The strategy "was very much deliberate," he said: to erase the perception of chess as a grueling, geeky battle of wits and to package it instead on social media as a less intimidating game. The strategy, simply, was to rebrand it as good old-fashioned fun.
"When I was a kid, chess was for nerds," Allebest said. "We started selling the enjoyment of chess and community more than just the top players and news of top players."
The matches offered on Chess.com also play to impatience. Timed games can be played at various lengths: 10 minutes, three minutes or even one minute. Still too long? Enjoy a 30-second match.
Sometimes, Allebest said, it's just about sport for sport's sake, "not about getting better."
Soon, before anyone quite knew what had happened, it was game over, and chess had won. "It happened in a really short period of time," Allebest said of the game's online growth.
Chess.com hired college students to manage its social media presence. The students were encouraged to be irreverent and funny and to create memes, Allebest said.
The site's Instagram account features short, offbeat videos, including the regular appearance of a bearded man in a puffy green pawn costume, who at one point trips over an electrical cord. Joker takes pawn.
Before long, an array of online chess personalities had emerged.
Levy Rozman, 27, is an international master and a lively, charismatic commentator better known as GothamChess; Allebest described him as a "chess prophet spokesperson for 14- to 25-year-olds." Grandmaster GMHikaru has 1.91 million YouTube followers.
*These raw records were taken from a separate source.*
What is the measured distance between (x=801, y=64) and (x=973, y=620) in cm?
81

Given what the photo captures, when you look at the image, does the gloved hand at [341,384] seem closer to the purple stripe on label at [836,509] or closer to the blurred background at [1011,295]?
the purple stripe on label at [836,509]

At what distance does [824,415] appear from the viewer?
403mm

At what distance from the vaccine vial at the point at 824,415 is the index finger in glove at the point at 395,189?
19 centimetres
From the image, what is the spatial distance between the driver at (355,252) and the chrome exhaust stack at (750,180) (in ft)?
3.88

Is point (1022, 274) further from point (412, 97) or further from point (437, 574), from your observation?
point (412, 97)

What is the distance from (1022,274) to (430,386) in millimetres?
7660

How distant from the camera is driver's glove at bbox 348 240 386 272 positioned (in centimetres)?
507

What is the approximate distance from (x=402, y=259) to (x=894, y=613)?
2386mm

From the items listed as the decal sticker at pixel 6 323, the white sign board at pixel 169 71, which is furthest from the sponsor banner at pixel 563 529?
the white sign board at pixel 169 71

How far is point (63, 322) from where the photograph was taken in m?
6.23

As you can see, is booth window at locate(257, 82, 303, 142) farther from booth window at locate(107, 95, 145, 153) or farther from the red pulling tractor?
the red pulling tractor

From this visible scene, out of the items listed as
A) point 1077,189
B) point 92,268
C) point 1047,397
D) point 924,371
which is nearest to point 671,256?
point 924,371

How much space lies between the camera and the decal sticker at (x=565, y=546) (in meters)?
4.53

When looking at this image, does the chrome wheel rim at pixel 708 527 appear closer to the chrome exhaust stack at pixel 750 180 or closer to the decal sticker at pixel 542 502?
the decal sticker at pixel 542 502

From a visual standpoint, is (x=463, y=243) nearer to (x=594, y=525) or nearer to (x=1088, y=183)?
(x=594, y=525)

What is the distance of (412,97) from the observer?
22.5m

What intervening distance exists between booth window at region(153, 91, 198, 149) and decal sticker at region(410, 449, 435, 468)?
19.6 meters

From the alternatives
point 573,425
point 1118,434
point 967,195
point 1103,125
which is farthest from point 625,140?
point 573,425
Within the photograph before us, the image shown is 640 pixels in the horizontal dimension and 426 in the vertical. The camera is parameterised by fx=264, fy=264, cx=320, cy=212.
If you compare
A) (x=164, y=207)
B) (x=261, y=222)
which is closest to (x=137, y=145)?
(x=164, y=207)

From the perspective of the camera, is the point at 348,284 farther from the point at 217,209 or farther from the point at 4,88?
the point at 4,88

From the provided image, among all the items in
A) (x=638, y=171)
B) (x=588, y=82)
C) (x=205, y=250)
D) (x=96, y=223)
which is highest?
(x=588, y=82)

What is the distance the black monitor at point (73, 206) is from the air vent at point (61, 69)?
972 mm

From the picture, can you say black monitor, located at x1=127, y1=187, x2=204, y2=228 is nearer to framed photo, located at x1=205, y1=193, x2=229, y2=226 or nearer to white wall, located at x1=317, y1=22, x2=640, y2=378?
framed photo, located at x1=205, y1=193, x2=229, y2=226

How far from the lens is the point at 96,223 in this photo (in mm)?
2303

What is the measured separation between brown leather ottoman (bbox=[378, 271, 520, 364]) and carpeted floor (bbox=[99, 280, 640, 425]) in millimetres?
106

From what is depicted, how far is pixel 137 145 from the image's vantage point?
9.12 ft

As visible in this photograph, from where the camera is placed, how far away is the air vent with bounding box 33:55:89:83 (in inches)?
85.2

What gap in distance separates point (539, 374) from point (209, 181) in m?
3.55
Alexandra Botez, 28, another chess celebrity on Twitch and YouTube, earned a particular claim to fame: Once, while streaming a match, she blundered into losing her queen and reacted with an endearing, bemused shock that made the gaffe seem cool. To accidentally lose your queen is now known as the Botez Gambit.
The website allows users to play against other people of their own skill level or against computer programs of various levels, including AI opponents that have names and personalities and can be outspoken.
Fabigi, described as a "hardworking Italian American plumber," is an advanced beginner. Boshi, portrayed as a long-haired human with a reptile body, plays at the beginner level and is "everyone's favorite dinosaur sidekick," according to a Chess.com description.
But the mother of all the bots, introduced only for the month of January, was Mittens, an anime-esque tabby cat with big green eyes that look a little sad.
Programmed at a grandmaster level, Mittens was a stone-cold killer with a mean streak. Mittens played slowly, appearing to give the opponent a chance while muttering obnoxious taunts. ("Meow, I am Mittens, destroyer of kings.")
In January, 40 million games were played against Mittens, which Slate described in a headline at the time as "the evil cat bot destroying players' souls."
While some advocates laud chess as a brain builder, whether it offers anything more than other online games do is unclear, said Michael Rich, an associate professor of pediatrics at Harvard Medical School and the founder of the Digital Wellness Lab, which studies the health aspects of technology use. It all depends, he said, on whether someone is playing to learn, or just for quick digital thrills.
Schwartz, the high school sophomore in San Francisco, said that she believes that chess does benefit her brain. "Chess is a smart game," she said.
Her mother, Emily Stegner-Schwartz, agreed. "I'd rather she play chess than, what's that game, Jewel Crusher or Candy Land," she said, referring to the game Candy Crush.